14-2507. Revocation of will; requirements
A. A testator may revoke a will in whole or in part:
1. By executing a subsequent will that revokes the previous will or part expressly or by inconsistency.
2. By performing a revocatory act on the will if the testator performs the act with this intent or if another person performs the act in the testator's conscious presence and by the testator's direction. For the purposes of this paragraph, "revocatory act on the will" includes burning, tearing, canceling, obliterating, rendering unreadable or destroying the will or any part of it. A burning, tearing or canceling is a revocatory act on the will whether or not the burn, tear or cancellation touched any of the words on the will.
B. If a subsequent will does not expressly revoke a previous will, the execution of the subsequent will wholly revokes the previous will by inconsistency if the testator intended the subsequent will to replace rather than supplement the previous will.
C. The testator is presumed to have intended a subsequent will to replace rather than supplement a previous will if the subsequent will makes a complete disposition of the testator's estate. If this presumption arises and is not rebutted by clear and convincing evidence, the previous will is revoked and only the subsequent will is operative on the testator's death.
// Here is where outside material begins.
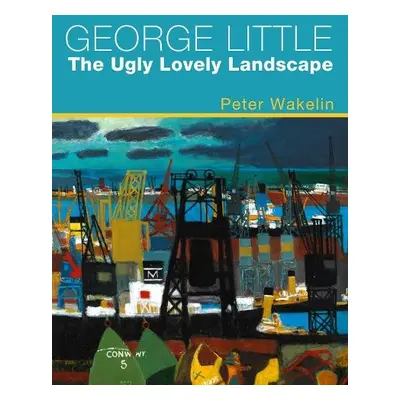 George Little: The Ugly Lovely Landscape - Wakelin, Peter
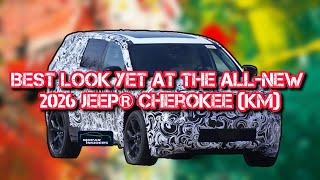 Best Look Yet At The All-New 2026 Jeep Cherokee (KM)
D. The testator is presumed to have intended a subsequent will to supplement rather than replace a previous will if the subsequent will does not make a complete disposition of the testator's estate. If this presumption arises and is not rebutted by clear and convincing evidence, the subsequent will revokes the previous will only to the extent the subsequent will is inconsistent with the previous will and each will is fully operative on the testator's death to the extent the wills are not inconsistent.